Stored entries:

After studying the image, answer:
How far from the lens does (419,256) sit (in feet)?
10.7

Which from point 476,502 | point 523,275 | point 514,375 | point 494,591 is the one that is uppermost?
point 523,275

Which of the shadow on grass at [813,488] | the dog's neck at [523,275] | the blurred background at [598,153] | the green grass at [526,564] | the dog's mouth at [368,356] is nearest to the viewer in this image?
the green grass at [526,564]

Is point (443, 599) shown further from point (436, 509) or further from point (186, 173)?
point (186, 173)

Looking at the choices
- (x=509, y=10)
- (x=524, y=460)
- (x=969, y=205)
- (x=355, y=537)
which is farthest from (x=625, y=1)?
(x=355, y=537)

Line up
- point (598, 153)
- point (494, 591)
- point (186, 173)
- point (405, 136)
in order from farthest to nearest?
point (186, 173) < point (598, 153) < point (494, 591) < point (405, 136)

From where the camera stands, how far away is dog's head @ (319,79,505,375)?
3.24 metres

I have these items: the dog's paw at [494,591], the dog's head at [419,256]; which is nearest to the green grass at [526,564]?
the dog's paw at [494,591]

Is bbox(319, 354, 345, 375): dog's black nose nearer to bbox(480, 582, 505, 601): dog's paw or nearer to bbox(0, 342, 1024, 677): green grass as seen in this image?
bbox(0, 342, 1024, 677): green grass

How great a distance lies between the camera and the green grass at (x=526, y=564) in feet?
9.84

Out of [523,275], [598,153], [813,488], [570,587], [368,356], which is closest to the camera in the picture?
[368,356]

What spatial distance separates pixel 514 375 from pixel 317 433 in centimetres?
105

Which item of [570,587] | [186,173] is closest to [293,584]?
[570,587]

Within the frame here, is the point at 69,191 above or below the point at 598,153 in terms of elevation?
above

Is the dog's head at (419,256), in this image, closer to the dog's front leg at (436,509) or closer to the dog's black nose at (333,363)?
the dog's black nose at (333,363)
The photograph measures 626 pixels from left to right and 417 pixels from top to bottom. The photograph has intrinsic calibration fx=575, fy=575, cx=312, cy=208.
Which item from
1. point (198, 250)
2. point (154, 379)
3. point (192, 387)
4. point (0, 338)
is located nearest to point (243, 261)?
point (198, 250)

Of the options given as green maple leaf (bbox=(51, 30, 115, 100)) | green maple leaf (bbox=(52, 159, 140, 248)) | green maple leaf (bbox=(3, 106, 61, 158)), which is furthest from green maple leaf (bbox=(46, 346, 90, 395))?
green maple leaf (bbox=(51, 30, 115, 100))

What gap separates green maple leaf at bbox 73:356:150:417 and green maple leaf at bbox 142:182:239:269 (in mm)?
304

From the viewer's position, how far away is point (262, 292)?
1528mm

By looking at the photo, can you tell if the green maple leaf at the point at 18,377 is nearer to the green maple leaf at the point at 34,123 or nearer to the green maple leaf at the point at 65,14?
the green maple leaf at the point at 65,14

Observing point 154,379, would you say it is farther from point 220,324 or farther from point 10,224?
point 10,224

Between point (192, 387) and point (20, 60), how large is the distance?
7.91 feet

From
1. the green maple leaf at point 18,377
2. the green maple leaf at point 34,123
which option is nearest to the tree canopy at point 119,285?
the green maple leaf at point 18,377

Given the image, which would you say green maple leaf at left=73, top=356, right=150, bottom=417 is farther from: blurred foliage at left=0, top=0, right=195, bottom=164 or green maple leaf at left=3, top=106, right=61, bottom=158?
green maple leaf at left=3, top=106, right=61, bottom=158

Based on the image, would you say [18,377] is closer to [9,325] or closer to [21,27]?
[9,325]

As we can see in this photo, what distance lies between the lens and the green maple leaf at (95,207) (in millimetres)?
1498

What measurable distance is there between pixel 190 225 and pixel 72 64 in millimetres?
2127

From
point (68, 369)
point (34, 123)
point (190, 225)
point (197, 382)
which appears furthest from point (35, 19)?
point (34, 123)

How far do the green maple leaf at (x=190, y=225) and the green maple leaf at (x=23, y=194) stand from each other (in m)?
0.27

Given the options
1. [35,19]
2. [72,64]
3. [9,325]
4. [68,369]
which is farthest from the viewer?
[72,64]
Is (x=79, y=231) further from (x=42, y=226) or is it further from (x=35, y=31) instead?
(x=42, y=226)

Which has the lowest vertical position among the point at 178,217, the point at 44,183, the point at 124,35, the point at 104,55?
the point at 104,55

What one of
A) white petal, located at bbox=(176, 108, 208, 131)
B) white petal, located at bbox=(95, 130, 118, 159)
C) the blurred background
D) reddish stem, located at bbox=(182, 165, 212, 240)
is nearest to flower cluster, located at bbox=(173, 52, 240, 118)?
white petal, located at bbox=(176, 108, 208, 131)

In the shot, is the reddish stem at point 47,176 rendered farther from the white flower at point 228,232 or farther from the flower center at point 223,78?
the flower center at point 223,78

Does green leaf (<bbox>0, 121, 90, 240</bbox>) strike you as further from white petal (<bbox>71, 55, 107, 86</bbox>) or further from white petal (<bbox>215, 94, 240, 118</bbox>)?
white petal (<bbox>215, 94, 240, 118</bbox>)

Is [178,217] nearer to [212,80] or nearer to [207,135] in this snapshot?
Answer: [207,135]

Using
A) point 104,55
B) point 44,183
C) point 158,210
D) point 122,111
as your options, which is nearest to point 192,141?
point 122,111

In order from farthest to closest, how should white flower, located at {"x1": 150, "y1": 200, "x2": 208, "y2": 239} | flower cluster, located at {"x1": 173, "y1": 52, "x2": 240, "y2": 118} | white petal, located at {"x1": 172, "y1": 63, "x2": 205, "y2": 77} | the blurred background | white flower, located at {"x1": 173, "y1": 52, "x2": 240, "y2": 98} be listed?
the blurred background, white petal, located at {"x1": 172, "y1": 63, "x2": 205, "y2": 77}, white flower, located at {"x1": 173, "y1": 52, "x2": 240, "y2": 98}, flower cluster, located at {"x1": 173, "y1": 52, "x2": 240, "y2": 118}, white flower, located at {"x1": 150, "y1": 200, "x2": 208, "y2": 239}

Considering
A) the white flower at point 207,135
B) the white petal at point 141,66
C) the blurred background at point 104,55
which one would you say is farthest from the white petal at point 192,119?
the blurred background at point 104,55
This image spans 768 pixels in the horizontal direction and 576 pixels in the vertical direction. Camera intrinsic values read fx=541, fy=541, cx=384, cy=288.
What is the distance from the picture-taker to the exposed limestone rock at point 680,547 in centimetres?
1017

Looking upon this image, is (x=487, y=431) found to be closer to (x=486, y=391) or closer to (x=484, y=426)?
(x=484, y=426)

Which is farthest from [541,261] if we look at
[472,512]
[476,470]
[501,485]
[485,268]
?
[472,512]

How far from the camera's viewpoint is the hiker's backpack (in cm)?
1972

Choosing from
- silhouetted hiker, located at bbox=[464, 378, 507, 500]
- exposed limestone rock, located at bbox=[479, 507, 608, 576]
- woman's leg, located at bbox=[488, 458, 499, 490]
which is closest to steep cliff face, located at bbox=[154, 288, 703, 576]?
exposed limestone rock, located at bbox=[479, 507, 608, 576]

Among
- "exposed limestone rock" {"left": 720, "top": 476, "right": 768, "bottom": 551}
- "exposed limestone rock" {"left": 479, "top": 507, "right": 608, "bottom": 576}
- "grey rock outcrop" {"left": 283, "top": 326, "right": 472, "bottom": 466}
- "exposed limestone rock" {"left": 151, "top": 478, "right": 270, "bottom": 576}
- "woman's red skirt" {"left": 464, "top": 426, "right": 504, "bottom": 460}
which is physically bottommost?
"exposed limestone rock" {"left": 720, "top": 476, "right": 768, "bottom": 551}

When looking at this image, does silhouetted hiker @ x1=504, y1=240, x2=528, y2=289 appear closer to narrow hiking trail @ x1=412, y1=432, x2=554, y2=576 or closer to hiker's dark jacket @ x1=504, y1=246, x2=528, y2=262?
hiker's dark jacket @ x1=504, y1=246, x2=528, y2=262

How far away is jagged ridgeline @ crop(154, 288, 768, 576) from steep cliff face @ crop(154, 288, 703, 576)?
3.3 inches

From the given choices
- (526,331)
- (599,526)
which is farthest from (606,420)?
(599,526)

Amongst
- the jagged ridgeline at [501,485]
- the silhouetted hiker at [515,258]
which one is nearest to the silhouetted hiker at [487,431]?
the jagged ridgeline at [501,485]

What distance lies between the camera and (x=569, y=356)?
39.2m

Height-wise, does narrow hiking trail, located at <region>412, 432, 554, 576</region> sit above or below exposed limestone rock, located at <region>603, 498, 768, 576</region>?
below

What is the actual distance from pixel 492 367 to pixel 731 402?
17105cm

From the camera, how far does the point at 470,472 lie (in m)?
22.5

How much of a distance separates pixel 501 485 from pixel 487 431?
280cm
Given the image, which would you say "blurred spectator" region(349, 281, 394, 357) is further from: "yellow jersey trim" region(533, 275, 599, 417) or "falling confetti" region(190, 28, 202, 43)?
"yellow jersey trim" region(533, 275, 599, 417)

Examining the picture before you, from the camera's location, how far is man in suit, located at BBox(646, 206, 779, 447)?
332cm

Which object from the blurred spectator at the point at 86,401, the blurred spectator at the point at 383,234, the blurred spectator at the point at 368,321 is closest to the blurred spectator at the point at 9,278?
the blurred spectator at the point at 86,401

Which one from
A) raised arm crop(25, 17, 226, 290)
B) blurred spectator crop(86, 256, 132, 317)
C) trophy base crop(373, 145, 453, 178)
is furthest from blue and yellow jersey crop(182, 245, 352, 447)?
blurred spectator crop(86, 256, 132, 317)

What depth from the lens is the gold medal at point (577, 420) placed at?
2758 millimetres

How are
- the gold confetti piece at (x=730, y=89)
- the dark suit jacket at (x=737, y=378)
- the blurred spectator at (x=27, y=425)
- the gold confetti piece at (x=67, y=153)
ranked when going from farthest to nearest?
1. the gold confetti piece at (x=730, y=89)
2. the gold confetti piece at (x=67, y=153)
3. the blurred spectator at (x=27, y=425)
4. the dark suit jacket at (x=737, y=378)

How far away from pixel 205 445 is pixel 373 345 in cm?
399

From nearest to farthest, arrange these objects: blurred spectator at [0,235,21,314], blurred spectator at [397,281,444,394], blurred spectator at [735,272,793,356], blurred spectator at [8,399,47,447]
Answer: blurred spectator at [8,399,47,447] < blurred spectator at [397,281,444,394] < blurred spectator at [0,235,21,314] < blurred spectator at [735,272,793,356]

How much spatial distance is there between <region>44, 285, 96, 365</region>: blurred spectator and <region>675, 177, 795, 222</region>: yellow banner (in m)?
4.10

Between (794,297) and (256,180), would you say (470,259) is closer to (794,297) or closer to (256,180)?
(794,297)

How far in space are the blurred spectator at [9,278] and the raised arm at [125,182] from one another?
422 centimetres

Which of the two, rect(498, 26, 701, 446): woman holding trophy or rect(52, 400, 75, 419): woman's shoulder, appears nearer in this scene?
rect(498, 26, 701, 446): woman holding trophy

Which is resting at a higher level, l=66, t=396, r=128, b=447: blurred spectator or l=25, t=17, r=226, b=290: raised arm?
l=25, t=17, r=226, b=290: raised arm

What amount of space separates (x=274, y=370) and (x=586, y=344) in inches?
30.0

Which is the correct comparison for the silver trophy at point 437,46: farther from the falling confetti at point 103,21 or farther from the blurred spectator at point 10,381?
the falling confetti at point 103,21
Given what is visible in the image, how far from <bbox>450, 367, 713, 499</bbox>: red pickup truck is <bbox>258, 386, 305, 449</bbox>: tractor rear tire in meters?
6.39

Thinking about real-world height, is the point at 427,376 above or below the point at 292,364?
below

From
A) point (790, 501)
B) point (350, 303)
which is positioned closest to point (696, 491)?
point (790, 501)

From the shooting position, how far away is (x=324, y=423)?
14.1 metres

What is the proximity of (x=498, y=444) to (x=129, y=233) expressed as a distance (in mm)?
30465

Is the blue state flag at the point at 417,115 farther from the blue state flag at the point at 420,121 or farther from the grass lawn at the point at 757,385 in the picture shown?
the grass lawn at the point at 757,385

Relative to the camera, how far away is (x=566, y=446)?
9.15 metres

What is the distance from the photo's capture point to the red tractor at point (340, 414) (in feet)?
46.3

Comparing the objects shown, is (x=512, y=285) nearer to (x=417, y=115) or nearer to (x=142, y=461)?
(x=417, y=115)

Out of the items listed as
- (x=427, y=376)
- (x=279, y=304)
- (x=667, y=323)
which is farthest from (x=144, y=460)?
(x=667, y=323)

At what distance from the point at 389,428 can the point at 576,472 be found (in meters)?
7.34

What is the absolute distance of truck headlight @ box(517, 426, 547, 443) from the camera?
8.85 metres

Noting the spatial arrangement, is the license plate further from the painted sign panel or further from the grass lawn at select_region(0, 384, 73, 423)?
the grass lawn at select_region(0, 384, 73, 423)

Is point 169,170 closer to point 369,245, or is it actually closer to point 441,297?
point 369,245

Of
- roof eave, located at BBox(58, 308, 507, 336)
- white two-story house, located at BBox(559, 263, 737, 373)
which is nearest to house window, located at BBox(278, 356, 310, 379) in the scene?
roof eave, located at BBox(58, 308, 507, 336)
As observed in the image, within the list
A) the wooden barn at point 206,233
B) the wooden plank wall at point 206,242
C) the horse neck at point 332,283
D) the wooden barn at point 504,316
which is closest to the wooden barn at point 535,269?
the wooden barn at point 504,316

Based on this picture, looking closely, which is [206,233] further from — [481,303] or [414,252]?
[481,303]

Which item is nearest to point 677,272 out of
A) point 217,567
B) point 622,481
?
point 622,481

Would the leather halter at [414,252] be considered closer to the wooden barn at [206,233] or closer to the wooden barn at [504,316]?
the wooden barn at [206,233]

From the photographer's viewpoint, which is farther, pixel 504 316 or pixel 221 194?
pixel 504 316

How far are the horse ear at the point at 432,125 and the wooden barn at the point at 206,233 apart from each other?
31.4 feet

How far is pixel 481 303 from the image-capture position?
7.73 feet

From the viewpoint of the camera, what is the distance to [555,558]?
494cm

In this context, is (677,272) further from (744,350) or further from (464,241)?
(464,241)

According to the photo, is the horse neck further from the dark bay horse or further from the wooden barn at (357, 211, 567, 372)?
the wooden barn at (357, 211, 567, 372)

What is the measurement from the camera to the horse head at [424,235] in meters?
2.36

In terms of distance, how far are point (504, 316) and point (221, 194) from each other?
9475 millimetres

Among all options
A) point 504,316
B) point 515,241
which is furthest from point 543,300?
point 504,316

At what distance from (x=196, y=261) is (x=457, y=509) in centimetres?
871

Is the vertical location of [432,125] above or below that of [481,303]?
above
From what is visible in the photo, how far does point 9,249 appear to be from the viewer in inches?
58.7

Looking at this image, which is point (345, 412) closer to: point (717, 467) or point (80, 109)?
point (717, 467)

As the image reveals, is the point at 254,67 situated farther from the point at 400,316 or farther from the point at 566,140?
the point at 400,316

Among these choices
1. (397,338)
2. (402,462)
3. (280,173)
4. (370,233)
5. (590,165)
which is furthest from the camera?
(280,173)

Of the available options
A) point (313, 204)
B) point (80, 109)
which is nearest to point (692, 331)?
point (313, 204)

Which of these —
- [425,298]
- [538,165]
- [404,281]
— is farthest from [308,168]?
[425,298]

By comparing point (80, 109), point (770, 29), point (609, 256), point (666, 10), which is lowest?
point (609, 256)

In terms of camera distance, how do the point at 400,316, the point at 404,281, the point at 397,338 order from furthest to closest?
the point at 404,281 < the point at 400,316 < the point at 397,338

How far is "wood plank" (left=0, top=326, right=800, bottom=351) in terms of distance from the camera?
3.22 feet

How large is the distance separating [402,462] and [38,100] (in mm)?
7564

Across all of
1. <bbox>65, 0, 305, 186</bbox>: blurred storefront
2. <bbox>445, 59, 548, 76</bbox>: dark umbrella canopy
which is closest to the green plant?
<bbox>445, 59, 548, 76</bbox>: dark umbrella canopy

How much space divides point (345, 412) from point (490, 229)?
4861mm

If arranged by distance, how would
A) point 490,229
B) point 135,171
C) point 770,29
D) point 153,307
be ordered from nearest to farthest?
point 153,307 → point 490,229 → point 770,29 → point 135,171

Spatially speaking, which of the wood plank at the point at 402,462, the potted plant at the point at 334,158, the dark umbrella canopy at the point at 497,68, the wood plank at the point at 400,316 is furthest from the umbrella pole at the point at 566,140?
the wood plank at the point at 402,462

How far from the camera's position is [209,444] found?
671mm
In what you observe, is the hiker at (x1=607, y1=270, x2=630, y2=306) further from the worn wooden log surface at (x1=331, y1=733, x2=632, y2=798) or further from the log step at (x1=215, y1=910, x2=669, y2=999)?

• [INSTRUCTIONS TO FOLLOW]: Render everything in the listing from the line containing "Out of the items listed as" down to the line containing "8.85 metres" as a JSON list of strings, one string per line, with blank lines omitted.

• [RESULT OF THE TASK]:
[
  "Out of the items listed as",
  "- (x=427, y=376)",
  "- (x=279, y=304)",
  "- (x=667, y=323)",
  "which is farthest from (x=144, y=460)?",
  "(x=667, y=323)",
  "At what distance from the point at 389,428 can the point at 576,472 be found (in meters)?",
  "7.34",
  "What is the absolute distance of truck headlight @ box(517, 426, 547, 443) from the camera?",
  "8.85 metres"
]